If I understand the question, the short answer is "yes, you can freely and functorially adjoin infinite products to monoids". The basic idea is that algebraic theories can accommodate arbitrary arities (bounded above by some cardinal), and one can discuss relative free-forgetful adjunctions between categories of algebras in great generality.

At first pass, let me just focus on the purely monoid-like aspects for now, because those are easier to visualize. Once the story for that is clear, one can work in inverses.

As a warm-up, let's recall that one way of defining an ordinary monoid $M$ is as an algebra of the terminal nonpermutative operad. In plainer English, this means we a single operation

$$\mu_n: M^n \to M$$

for each finite ordinal $n$, so that

$$\mu_{n_1 + \ldots + n_k} = \mu_k(\mu_{n_1} \times \ldots \times \mu_{n_k})$$

(generalized associativity equation).

#### Work to do:
A: Reproduce the stretch of the monoid passage from "If I understand" through "work in inverses.".
B: In order of appearance, list every mathematical expression in the monoid passage that is enclosed in dollar signs, single or double, keeping the delimiters.
The records have no connection to the monoid passage.

#### Information supplied:

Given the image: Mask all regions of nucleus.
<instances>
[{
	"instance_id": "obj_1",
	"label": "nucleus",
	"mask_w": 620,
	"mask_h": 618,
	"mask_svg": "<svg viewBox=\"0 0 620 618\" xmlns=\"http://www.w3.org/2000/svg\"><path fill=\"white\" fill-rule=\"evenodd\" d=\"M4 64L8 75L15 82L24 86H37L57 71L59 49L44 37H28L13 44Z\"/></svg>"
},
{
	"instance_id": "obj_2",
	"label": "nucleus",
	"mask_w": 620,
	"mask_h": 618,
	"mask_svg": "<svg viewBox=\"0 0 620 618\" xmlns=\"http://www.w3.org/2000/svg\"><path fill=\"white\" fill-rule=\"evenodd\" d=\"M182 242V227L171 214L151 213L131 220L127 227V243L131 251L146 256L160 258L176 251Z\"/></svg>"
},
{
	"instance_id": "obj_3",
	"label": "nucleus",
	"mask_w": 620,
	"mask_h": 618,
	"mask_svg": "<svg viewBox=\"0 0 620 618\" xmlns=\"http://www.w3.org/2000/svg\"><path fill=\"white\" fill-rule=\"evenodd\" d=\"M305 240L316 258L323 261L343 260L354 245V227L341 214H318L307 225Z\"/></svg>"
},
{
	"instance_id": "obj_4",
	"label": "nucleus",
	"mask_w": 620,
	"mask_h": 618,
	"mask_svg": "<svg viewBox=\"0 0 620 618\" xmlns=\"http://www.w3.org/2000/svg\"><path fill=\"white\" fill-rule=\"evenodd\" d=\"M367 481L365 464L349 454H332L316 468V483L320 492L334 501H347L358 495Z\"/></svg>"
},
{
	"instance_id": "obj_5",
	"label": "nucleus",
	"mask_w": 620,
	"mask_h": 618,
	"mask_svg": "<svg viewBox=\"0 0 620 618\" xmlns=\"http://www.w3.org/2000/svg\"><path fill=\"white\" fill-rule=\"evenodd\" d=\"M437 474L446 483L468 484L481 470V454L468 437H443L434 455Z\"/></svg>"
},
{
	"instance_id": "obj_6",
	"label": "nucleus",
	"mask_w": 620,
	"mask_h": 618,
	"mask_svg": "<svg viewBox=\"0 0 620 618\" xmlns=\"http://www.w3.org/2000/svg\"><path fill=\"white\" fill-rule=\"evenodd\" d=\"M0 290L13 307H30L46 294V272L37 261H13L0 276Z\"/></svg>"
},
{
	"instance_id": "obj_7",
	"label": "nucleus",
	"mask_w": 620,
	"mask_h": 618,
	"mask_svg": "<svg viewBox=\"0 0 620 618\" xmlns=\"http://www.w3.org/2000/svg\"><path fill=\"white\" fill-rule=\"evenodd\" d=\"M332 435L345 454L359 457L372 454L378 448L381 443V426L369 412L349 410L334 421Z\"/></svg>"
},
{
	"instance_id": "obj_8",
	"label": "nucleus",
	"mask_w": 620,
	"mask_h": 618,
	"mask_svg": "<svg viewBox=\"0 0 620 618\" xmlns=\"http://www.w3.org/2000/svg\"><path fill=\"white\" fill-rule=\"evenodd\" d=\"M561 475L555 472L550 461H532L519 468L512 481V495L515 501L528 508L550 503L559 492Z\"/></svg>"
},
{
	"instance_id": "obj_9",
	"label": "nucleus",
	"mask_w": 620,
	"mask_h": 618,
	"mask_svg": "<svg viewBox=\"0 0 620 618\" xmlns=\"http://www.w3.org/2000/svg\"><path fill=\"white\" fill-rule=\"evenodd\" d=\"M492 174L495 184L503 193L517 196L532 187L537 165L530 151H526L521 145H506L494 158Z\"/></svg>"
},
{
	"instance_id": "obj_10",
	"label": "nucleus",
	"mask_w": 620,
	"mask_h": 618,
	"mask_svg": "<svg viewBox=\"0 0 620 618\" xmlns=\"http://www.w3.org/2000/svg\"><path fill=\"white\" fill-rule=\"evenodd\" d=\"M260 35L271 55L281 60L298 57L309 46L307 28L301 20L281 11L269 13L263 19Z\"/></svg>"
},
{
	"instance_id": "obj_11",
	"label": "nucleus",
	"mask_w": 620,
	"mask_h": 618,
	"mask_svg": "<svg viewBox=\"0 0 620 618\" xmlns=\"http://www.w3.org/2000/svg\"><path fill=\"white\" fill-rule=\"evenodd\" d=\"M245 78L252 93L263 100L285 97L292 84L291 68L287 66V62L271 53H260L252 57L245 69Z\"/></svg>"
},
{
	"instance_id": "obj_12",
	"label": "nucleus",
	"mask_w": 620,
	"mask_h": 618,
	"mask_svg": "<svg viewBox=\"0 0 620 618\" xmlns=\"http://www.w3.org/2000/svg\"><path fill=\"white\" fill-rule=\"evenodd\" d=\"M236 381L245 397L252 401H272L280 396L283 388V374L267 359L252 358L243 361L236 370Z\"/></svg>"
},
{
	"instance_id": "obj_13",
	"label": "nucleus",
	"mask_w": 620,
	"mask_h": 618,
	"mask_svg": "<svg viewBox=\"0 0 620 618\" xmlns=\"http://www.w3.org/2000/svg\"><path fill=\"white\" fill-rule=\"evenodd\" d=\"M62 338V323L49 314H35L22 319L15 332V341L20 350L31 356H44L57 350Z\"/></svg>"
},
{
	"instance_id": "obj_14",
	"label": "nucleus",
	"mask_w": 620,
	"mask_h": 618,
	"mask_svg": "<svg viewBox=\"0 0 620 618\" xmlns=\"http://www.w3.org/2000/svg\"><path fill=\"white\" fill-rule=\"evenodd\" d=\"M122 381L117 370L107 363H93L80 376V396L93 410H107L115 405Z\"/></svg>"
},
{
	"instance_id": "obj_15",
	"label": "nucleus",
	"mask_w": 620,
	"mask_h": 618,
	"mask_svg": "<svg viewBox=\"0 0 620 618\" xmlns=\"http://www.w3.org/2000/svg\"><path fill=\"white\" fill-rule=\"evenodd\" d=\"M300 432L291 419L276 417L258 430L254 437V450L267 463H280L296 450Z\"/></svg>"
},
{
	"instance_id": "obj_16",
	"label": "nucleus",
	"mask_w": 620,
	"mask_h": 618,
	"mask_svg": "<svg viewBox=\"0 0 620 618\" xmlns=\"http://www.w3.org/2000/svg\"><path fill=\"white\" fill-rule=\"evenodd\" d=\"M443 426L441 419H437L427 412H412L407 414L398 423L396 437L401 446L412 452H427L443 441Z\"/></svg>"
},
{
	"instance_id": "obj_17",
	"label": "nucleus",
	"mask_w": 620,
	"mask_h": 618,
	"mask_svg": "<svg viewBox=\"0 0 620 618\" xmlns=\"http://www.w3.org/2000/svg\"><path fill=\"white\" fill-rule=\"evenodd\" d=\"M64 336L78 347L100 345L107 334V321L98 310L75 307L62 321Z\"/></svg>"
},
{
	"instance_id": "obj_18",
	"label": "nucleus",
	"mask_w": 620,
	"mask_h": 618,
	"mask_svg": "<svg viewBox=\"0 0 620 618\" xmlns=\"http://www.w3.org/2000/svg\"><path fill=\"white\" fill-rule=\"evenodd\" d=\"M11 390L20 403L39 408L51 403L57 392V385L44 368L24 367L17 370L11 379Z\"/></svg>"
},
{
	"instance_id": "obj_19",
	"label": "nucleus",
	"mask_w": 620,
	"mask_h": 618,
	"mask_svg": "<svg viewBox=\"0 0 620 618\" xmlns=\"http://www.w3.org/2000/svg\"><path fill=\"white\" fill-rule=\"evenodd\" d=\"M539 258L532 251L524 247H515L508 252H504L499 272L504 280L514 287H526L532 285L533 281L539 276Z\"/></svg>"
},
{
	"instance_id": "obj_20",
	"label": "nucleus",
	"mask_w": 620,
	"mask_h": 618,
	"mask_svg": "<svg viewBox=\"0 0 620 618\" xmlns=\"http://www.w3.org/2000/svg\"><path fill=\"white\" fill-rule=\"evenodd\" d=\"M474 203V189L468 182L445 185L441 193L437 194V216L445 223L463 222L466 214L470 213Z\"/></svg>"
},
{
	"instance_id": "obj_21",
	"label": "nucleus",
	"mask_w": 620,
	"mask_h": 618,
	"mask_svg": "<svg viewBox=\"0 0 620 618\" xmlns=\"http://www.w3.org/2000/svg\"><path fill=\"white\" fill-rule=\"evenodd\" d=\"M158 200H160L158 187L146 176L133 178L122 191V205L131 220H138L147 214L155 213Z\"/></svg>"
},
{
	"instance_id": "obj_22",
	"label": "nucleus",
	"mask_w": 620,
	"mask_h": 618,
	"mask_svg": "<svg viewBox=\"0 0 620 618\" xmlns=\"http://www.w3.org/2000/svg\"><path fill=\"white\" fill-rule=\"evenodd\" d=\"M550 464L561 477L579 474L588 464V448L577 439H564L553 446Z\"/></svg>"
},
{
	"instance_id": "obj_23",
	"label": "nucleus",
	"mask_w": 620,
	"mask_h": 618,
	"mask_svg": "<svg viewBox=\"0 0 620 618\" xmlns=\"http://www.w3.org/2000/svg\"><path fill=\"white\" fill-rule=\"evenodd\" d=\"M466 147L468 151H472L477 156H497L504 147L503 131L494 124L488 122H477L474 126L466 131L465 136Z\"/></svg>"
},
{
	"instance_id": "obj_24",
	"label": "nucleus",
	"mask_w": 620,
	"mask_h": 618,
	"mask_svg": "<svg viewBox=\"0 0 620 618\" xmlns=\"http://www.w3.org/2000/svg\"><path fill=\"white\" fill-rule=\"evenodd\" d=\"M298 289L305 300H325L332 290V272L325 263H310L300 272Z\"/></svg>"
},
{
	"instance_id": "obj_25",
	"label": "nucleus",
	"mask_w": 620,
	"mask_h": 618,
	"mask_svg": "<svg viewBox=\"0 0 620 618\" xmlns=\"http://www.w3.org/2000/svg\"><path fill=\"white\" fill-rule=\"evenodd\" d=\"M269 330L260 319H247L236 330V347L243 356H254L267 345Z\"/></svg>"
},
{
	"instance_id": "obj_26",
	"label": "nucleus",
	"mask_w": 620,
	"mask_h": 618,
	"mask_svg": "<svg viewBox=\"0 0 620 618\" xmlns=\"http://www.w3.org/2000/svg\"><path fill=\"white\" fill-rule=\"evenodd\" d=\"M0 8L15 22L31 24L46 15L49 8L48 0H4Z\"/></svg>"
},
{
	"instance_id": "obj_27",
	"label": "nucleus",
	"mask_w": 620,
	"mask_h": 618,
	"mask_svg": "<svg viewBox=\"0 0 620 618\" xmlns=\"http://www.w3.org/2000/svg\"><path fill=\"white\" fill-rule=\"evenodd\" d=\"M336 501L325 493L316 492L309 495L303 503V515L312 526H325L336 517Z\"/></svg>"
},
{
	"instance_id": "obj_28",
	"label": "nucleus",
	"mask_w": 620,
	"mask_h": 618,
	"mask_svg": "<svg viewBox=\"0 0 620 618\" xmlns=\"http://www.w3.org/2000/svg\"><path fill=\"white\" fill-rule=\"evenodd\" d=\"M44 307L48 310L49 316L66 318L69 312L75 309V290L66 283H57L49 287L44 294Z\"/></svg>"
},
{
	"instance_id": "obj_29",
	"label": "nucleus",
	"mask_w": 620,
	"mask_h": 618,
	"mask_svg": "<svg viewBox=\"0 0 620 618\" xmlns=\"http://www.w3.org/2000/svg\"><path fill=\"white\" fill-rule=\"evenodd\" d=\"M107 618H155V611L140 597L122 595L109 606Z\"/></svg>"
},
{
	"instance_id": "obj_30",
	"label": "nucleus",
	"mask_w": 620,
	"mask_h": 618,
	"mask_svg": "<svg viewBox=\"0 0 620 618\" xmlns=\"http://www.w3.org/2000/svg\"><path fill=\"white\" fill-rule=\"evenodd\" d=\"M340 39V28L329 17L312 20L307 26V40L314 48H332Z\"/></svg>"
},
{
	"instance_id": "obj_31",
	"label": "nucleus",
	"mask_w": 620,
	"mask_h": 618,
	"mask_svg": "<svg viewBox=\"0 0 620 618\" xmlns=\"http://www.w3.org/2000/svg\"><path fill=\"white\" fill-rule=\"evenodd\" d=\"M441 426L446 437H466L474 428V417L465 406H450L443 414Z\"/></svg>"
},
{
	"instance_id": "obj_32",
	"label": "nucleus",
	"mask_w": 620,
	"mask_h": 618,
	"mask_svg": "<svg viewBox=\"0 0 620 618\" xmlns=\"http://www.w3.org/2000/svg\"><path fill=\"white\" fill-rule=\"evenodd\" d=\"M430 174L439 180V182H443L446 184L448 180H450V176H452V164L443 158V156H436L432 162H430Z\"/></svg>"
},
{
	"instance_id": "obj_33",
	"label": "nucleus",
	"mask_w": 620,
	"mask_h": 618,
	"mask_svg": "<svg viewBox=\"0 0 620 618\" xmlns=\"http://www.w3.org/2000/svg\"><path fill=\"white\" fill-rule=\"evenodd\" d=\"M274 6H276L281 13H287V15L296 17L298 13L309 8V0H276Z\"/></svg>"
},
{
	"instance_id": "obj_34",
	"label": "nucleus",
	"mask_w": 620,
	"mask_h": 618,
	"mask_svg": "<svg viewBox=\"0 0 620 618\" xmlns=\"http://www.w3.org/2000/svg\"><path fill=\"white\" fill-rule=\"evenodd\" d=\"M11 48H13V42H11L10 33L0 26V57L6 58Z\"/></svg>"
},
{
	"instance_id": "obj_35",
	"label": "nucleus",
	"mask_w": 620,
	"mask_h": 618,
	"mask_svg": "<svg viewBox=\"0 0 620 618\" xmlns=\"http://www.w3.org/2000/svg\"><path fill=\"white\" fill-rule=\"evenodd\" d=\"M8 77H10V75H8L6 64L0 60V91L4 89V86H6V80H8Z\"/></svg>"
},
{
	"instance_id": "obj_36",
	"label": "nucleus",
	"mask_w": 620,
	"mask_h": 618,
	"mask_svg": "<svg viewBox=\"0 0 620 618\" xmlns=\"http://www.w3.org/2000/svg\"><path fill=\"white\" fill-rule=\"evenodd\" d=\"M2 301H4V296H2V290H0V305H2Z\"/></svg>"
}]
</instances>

#### Answer list:
A:
If I understand the question, the short answer is "yes, you can freely and functorially adjoin infinite products to monoids". The basic idea is that algebraic theories can accommodate arbitrary arities (bounded above by some cardinal), and one can discuss relative free-forgetful adjunctions between categories of algebras in great generality.

At first pass, let me just focus on the purely monoid-like aspects for now, because those are easier to visualize. Once the story for that is clear, one can work in inverses.

B:
- $M$
- $$\mu_n: M^n \to M$$
- $n$
- $$\mu_{n_1 + \ldots + n_k} = \mu_k(\mu_{n_1} \times \ldots \times \mu_{n_k})$$